Given the disproportionate number of Black Americans affected by Alzheimer’s, Black representation in clinical trials is essential to understanding the disease — and its possible treatments.

“The medication that Biogen put out [Aduhelm], less than one percent of [clinical trial] participants were people of color,” Mollie pointed out. Consequently, it’s unclear whether the drug is effective in people of color

But drug developers struggle to boost diverse enrollment. “People don’t understand that all people of color are not the same,” Mollie said. “Some are from Haiti, some are from Africa, some are from the Bronx, and some are from California,” Mollie said.  
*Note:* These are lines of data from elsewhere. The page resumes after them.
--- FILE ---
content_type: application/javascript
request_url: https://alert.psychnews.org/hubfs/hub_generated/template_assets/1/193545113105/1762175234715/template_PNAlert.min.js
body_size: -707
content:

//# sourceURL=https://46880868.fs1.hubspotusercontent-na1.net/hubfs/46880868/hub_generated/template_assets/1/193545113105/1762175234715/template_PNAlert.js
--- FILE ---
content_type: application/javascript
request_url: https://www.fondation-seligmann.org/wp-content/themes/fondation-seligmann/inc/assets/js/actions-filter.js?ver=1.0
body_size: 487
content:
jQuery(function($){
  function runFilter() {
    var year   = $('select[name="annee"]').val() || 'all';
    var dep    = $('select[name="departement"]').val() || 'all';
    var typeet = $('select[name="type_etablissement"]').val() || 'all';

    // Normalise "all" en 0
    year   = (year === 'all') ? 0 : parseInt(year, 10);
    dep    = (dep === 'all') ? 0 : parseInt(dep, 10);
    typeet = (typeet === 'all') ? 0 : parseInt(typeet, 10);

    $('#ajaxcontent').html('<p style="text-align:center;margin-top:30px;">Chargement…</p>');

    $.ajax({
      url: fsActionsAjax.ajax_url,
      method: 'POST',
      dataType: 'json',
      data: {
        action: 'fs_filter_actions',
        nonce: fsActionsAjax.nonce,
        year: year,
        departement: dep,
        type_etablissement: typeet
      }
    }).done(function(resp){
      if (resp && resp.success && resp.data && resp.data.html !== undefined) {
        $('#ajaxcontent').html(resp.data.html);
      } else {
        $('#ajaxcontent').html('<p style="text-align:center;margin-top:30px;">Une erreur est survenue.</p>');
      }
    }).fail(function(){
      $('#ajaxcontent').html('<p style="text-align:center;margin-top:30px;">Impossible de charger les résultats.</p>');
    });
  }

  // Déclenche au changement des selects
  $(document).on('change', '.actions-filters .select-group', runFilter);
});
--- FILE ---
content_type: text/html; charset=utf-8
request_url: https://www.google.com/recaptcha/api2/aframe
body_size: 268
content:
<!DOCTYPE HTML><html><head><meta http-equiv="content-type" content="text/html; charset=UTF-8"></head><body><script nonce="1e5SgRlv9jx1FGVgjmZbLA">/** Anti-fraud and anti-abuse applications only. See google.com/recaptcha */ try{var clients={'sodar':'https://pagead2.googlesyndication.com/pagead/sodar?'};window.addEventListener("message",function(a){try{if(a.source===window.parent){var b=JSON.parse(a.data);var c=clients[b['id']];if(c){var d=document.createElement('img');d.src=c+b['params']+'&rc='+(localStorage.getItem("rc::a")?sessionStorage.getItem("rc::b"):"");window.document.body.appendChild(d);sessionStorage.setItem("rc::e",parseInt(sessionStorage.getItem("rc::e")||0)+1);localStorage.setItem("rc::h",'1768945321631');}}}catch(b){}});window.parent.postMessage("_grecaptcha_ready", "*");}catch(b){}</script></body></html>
Importantly, Mollie and Ralph believe that researchers and clinicians also need to play an important role in building trust. 

“We advise the researchers how to put together flyers or bookmarks, and how to deal with people that are different,” Ralph said. “Researchers and doctors should understand the community that they’re working with, some of their needs and some of their concerns.” 

He reiterated that the Tuskegee experiment still looms in much of the community, and concerns over this kind of experimentation can’t simply be discounted by researchers and clinicians. “You have to say, I understand what you’re saying,”  Ralph said. “There has to be a degree of trust, and if you violate that trust in any way, you lose the community.”

Many researchers and doctors still may not be comfortable speaking with African American patients. Even today, many doctors are 2.5 times more likely to include negative descriptors in African Americans like “agitated,” “angry,” “challenging,” or “non-adherent.” 

“Researchers don’t seem to be comfortable as a whole, just opening up and talking to us,” Mollie said. “They’re not asking us what we think and what we feel about things.”

Later in the day, Ralph added, the couple will be having a luncheon with a local physician and their wife. “We had to work hard to establish that relationship and trust in the community,” he said. And there is still work to do: “Everywhere we go, we’re going to be talking about Alzheimer’s.”